Maiali tatuati e libertà di cambiare

settembre 21, 2010


Pubblicato In: Giornali, Vanity Fair


da Peccati Capitali

Wim Delvoye è belga, disegna e pratica tatuaggi sulla pelle di maiali vivi: dopo la macellazione ritaglia, inquadra e vende. Contestato dagli animalisti, non gli è servito invocare la libertà artistica, ma ha dovuto dimostrare che l’operazione non è espone l’animaletto né a dolore né a rischio sanitario.

Ha invocato invece il primo emendamento della costituzione il giudice californiano Jay S. Beebee, per dare torto alla cittadina di Hermosa Beach che, facendo leva sulle norme sanitarie, aveva bandito i tatuatori dalla spiaggia: la protezione costituzionale della libertà di espressione, ha sentenziato, non dipende dalla superficie su cui è scritta.

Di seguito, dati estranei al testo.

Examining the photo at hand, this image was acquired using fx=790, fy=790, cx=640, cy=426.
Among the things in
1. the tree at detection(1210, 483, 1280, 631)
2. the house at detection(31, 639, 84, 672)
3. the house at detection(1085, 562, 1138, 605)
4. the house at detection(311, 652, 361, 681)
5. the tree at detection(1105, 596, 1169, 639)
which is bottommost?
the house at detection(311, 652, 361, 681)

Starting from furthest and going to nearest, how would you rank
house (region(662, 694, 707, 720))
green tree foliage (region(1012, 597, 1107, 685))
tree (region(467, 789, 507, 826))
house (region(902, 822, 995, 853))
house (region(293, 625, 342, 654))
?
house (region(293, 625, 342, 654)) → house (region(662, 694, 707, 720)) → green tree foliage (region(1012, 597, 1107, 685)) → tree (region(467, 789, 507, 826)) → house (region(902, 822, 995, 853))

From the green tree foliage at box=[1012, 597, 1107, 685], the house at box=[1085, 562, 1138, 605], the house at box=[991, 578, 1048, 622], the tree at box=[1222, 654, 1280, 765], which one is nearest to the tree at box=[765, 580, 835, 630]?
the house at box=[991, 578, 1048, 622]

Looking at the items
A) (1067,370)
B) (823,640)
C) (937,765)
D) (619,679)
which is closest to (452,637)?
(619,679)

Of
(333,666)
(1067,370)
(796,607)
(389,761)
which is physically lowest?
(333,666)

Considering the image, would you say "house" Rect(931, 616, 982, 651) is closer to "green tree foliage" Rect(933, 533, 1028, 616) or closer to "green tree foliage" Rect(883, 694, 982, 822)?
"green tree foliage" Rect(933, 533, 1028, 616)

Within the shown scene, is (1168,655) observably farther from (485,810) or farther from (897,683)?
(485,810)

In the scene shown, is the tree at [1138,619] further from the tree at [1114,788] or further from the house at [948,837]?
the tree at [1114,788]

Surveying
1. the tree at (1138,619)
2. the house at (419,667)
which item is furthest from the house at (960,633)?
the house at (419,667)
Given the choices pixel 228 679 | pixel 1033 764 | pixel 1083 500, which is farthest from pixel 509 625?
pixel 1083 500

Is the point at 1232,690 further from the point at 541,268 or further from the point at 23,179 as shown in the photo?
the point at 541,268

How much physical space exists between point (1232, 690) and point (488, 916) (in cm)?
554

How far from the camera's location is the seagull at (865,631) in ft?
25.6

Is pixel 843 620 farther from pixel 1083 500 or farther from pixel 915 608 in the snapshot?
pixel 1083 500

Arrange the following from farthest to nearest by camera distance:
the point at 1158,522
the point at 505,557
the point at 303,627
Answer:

Confesso di provare una sorta di repulsione – una questione di pelle, letteralmente – verso i tatuaggi. Anziché lasciare che l’immagine di sé si componga attraverso parole e gesti, il tatuaggio ostenta relazioni personali, opinioni, gusti, me li sento buttati in faccia, e provo l’imbarazzo con cui si guarda un’esibizione in qualche modo oscena. Soprattutto provo un senso di pena per le inutili delusioni a cui si espongono quelli che scelgono di farsi marchiare con un segno indelebile. Gli amori finiscono, le certezze vacillano, i gusti cambiano: mentre ci si può riconciliare con storie passate ricomposte nel ricordo, la fissità del segno impresso su di sé impone in modo violentemente costrittivo di rimanere se stessi. Oltre alla libertà di espressione artistica, alla libertà di parola, c’è la libertà di cambiare. Cambiare governanti in modo incruento è il privilegio delle democrazie; cambiare rielaborando il proprio passato è il privilegio dell’uomo libero.